*** Reading passage ***

The Land of Rich Men

Posted by washadmin on Jul 25, 2010 8:11:07 PM

In new testament, russell rathbun, rich, poor, Featured, YearC, parable, Luke, greed

Can I be honest about my desire for material abundance and the security it promises?

by Russell Rathbun

Gospel Reading: Luke 12:13-21

For Sunday, August 1, 2010: Year C - Ordinary 18

I don’t see the problem here. It was a bumper crop, a good year. What does a farmer do with a bumper crop, puts it in the barn. That done, he relaxes. He can afford to. He has earned his contentment. His soul is happy and then he dies. Isn’t that the way it is supposed to be?

A Cartoon Fool?

I feel two ways about this text: It is too easy and it is too hard. It is too easy to make the rich farmer into a cartoon fool. I love to find a reason to say that rich people are bad as much as the next gal; but maybe he is no different than the Norwegian bachelor farmer character Garrison Keillor often makes reference to. He is alone on his land; he works hard, is frugal and finds pleasure in a good yield and a full barn. Simple pleasures really. Seemingly not a life full of relationships, but maybe the abundant life looks different to some folks.

*** End of Reading passage ***

Using the information:
- a) In the commentary on the parable of the rich farmer, to which Garrison Keillor character does the writer compare the farmer?
- b) Transcribe the commentary on the rich farmer parable, starting at "Posted by washadmin" and ending at "security it promises?".
- c) Write the next part of the commentary on the rich farmer parable, picking up after its final sentence.

*** Record set ***

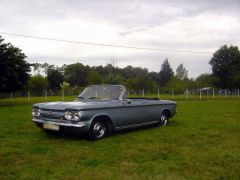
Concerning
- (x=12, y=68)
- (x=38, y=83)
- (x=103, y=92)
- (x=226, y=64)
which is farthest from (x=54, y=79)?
(x=103, y=92)

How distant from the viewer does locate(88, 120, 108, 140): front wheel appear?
785cm

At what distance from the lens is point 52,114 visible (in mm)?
7836

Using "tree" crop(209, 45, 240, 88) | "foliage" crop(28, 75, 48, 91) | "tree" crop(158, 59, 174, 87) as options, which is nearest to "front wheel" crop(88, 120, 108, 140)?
"foliage" crop(28, 75, 48, 91)

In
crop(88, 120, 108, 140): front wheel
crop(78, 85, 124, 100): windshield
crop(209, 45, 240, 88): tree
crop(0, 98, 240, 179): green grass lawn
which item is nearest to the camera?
crop(0, 98, 240, 179): green grass lawn

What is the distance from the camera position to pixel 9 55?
28922 millimetres

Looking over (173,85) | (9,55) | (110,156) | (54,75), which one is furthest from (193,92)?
(110,156)

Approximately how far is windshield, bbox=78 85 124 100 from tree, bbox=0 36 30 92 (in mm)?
19810

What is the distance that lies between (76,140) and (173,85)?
6416cm

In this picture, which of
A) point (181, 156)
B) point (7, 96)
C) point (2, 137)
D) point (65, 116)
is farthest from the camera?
point (7, 96)

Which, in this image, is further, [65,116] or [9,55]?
[9,55]

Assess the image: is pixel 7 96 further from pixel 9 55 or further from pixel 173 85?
pixel 173 85

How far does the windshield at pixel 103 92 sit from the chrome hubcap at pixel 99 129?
106 cm

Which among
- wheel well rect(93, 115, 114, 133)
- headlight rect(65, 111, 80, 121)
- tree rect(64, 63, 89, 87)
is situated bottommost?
wheel well rect(93, 115, 114, 133)

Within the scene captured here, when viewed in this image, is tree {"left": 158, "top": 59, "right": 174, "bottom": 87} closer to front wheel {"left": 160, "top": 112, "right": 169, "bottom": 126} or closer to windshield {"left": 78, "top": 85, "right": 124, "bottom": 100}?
front wheel {"left": 160, "top": 112, "right": 169, "bottom": 126}
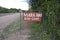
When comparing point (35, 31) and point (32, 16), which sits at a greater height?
point (32, 16)

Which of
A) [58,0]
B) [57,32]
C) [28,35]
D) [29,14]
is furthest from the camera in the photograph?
[28,35]

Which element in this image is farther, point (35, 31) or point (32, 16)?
point (35, 31)

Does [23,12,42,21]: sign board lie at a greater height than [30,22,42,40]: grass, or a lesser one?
greater

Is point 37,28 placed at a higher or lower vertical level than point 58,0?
lower

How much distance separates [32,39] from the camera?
384 inches

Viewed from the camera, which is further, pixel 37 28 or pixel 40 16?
pixel 37 28

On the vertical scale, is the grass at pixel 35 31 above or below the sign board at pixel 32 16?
below

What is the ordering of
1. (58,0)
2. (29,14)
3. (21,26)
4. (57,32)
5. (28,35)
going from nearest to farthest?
(57,32) < (58,0) < (29,14) < (28,35) < (21,26)

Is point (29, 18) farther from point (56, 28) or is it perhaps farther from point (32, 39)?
point (56, 28)

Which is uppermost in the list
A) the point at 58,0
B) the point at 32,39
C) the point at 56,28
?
the point at 58,0

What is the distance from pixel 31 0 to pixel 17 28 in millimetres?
4418

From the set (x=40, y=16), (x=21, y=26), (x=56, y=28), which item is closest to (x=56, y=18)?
(x=56, y=28)

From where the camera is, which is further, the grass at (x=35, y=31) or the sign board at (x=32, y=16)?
the grass at (x=35, y=31)

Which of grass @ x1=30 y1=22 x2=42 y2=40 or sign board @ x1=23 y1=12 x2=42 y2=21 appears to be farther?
grass @ x1=30 y1=22 x2=42 y2=40
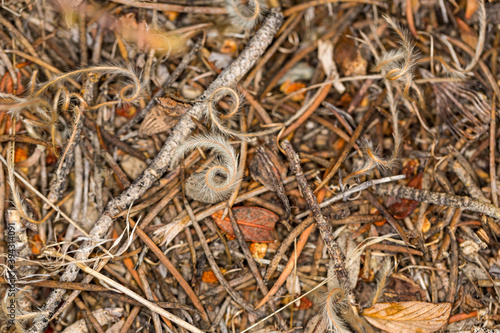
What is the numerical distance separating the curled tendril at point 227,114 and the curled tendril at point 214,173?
8 cm

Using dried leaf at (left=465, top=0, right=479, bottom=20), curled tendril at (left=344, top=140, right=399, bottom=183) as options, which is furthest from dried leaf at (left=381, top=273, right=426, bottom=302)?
dried leaf at (left=465, top=0, right=479, bottom=20)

*** End of Record set ***

Answers by task:
- a) The Norwegian bachelor farmer

- b)
Posted by washadmin on Jul 25, 2010 8:11:07 PM

In new testament, russell rathbun, rich, poor, Featured, YearC, parable, Luke, greed

Can I be honest about my desire for material abundance and the security it promises?

- c)
There is no indication that the farmer is a bad man, that he is cheating anyone, or breaking any laws. But he is characterized as greedy, because he has a lot and he is keeping it all for himself when there are many in need. He tears down and builds bigger. All these things are abhorrent to my liberal sensibilities. I bet he is not even an organic farmer. To get such an abundant crop, he must be planting genetically modified grains. He should be focusing on the spiritual not just the physical.

The parable is prophetic word for the rich.

Living in the Land of the Rich

But that’s why this parable is too hard to hear. When I read its plain meaning, the implications for my life are overwhelming. I clearly live in the land of rich men that produces abundantly. I feast on that abundance daily. I take a part of every paycheck and store it up. I bet I spend as much on food in a day as most people in the world spend in two months.

I don’t know the exact numbers, but I do know that the free community meal program I am involved in was just shut down for lack of funds. The demand in the last year has risen from 50 to 300 people a meal in the last year. It cost less than a dollar a person to provide the full protein rich breakfast we serve them.

Every random, large-dark-roast-coffee-to-go or craft beer I drink would feed three to five people. If my family stopped buying organic, sustainably raised, food and instead shopped at the big box, chain, grocery store, we could probably save enough to feed all three hundred once a month.

This parable is a prophetic word for me.

Foolish Culture

Can you blame the fool for the foolish culture that formed him? What points to the Good News in this text for me, is the original person in the crowd, that said to Jesus, “Teacher, tell my brother to divide the family inheritance with me.” This fellow was speaking the truth about what he desired to Jesus.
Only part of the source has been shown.